Raspberry Pi Jamboree in Manchester

Raspberry Jams are a gathering of Pi enthusiasts who share ideas on all things Raspberry Pi. The story goes that Alan O'Donohoe had the idea for Raspberry Jams in the bath! This weekend saw the biggest Raspberry Jam in the form of the first ever Raspberry Jamboree in Manchester to celebrate a year since the release of the Raspberry Pi.

For anyone who does not know Alan (and I cant think why you do not! @teknoteacher) I should probably explain that is ultimate ninja skill is in bringing people together. Last year, he very kindly invited me to this gathering that he was planning. I had no idea then just how big it would turn out, or that I'd be speaking at it!
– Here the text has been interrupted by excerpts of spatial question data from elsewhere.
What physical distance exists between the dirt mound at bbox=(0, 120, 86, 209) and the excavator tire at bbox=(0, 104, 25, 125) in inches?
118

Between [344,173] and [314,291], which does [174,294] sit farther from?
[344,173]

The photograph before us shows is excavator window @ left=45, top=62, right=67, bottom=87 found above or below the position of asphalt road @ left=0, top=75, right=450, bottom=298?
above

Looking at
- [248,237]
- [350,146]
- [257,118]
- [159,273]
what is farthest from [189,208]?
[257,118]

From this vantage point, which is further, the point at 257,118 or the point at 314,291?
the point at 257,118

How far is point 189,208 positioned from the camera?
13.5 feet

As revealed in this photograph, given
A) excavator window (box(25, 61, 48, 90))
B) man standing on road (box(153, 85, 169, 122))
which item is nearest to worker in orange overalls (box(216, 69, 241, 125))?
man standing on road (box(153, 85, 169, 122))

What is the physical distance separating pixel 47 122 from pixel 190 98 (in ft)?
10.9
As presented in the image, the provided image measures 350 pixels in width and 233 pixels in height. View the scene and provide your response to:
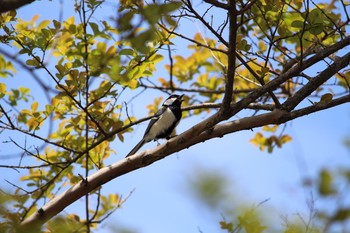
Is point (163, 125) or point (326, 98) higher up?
point (163, 125)

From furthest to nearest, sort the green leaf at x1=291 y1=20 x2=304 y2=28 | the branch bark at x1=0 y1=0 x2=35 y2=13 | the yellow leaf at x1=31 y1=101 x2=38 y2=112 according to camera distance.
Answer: the yellow leaf at x1=31 y1=101 x2=38 y2=112 < the green leaf at x1=291 y1=20 x2=304 y2=28 < the branch bark at x1=0 y1=0 x2=35 y2=13

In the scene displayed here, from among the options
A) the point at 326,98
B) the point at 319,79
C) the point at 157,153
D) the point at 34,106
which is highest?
the point at 34,106

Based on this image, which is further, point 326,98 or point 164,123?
point 164,123

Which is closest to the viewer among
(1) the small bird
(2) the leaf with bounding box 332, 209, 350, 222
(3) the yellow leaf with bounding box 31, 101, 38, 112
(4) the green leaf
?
(2) the leaf with bounding box 332, 209, 350, 222

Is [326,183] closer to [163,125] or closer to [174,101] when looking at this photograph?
[163,125]

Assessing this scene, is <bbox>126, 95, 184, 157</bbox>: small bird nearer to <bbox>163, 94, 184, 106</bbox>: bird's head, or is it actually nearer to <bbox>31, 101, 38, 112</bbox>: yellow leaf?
<bbox>163, 94, 184, 106</bbox>: bird's head

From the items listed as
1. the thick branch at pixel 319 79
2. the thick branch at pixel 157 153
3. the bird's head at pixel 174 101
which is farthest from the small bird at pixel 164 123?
the thick branch at pixel 319 79

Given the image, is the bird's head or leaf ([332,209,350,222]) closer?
leaf ([332,209,350,222])

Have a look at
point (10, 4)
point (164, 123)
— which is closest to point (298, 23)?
point (10, 4)

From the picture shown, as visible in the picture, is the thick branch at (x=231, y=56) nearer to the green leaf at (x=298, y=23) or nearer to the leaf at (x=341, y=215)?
the green leaf at (x=298, y=23)

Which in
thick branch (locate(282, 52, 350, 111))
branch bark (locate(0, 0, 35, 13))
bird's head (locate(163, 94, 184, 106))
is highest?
bird's head (locate(163, 94, 184, 106))

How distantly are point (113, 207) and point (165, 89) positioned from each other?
1.25m

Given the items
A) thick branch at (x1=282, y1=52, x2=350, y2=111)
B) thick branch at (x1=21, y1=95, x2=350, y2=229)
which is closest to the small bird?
thick branch at (x1=21, y1=95, x2=350, y2=229)

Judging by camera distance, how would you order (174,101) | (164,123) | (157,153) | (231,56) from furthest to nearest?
(174,101) → (164,123) → (157,153) → (231,56)
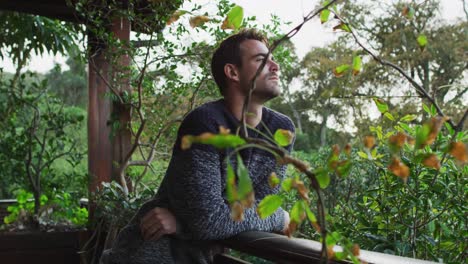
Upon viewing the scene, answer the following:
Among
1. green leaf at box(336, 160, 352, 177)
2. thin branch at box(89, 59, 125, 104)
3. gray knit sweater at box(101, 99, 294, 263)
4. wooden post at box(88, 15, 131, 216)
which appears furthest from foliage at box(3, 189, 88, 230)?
green leaf at box(336, 160, 352, 177)

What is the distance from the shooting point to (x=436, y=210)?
5.52 ft

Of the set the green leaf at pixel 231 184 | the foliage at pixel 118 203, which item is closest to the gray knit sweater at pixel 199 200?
the green leaf at pixel 231 184

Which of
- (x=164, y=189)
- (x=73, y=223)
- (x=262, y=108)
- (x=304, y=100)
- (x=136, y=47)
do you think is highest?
(x=304, y=100)

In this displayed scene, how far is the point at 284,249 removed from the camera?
1313 millimetres

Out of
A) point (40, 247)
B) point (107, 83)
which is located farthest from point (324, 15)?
point (40, 247)

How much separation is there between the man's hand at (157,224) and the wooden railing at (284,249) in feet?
0.51

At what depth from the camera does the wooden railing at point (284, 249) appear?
108cm

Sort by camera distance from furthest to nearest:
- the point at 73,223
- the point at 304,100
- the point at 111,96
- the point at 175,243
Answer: the point at 304,100, the point at 73,223, the point at 111,96, the point at 175,243

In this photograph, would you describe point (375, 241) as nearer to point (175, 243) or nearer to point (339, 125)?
point (175, 243)

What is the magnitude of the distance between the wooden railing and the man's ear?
1.38 ft

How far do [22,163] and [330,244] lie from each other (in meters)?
4.18

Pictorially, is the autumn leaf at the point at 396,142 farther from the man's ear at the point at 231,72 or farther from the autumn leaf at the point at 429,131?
the man's ear at the point at 231,72

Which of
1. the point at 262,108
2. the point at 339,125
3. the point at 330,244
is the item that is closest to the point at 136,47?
the point at 262,108

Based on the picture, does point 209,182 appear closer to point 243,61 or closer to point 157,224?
point 157,224
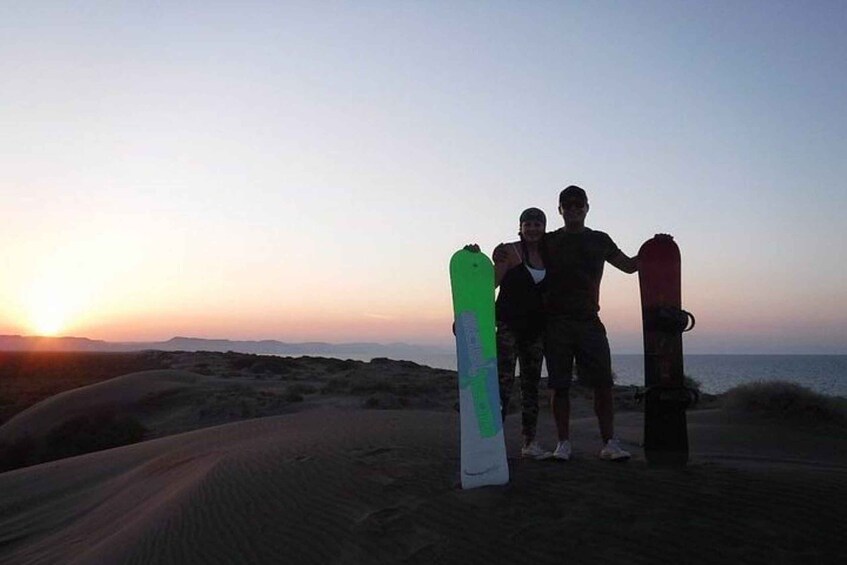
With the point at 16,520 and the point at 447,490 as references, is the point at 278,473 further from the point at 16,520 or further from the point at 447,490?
the point at 16,520

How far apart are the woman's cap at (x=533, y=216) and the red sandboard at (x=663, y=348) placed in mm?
881

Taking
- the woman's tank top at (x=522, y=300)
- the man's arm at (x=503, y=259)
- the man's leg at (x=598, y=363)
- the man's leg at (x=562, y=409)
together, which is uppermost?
the man's arm at (x=503, y=259)

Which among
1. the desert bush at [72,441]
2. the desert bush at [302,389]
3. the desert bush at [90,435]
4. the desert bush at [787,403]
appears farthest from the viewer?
the desert bush at [302,389]

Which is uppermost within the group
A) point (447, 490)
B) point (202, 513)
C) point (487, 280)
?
point (487, 280)

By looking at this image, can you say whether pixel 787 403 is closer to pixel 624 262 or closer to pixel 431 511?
pixel 624 262

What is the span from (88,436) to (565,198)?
1407 centimetres

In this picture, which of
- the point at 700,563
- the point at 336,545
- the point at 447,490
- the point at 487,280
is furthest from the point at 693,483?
the point at 336,545

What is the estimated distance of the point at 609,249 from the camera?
548cm

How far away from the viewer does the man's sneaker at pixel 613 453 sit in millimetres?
5289

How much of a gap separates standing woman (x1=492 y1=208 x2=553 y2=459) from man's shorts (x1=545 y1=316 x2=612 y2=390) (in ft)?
0.37

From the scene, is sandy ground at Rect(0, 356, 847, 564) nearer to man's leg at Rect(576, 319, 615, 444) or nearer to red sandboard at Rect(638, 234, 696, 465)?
red sandboard at Rect(638, 234, 696, 465)

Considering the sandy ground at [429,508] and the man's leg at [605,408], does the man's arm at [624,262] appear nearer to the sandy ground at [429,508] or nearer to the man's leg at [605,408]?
the man's leg at [605,408]

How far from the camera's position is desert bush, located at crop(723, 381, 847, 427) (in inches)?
401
I've come a long way since my first Raspberry Jam in June (which you can read about here) both in my work to get girls into tech and the maker culture surrounding it through my project Geek Gurl Diaries and getting Raspberry Pis into my school to teach programming concepts to KS3 using music. I therefore thought I'd actually having something relevant to say to teachers about Rasp pi and I think the talk went down a storm. Even Steve Furber was at the book of the room listening to me. (This isn't going to be the only name drop in this post!) I hope there may be a video soon that I can post here.

One of the highlights of the weekend for me, was meeting and spending time with people I speak to online about Raspberry Pi projects like Paul Hallett @phalt_  who talked about how you can crowd fund class sets of Pis, @Rob_Bishop, Andrew Robinson (PiFace) and Alex Bradbury @asbradbury who talked about how you can manage class sets of pis especially when it comes to imagining large numbers of SD cards.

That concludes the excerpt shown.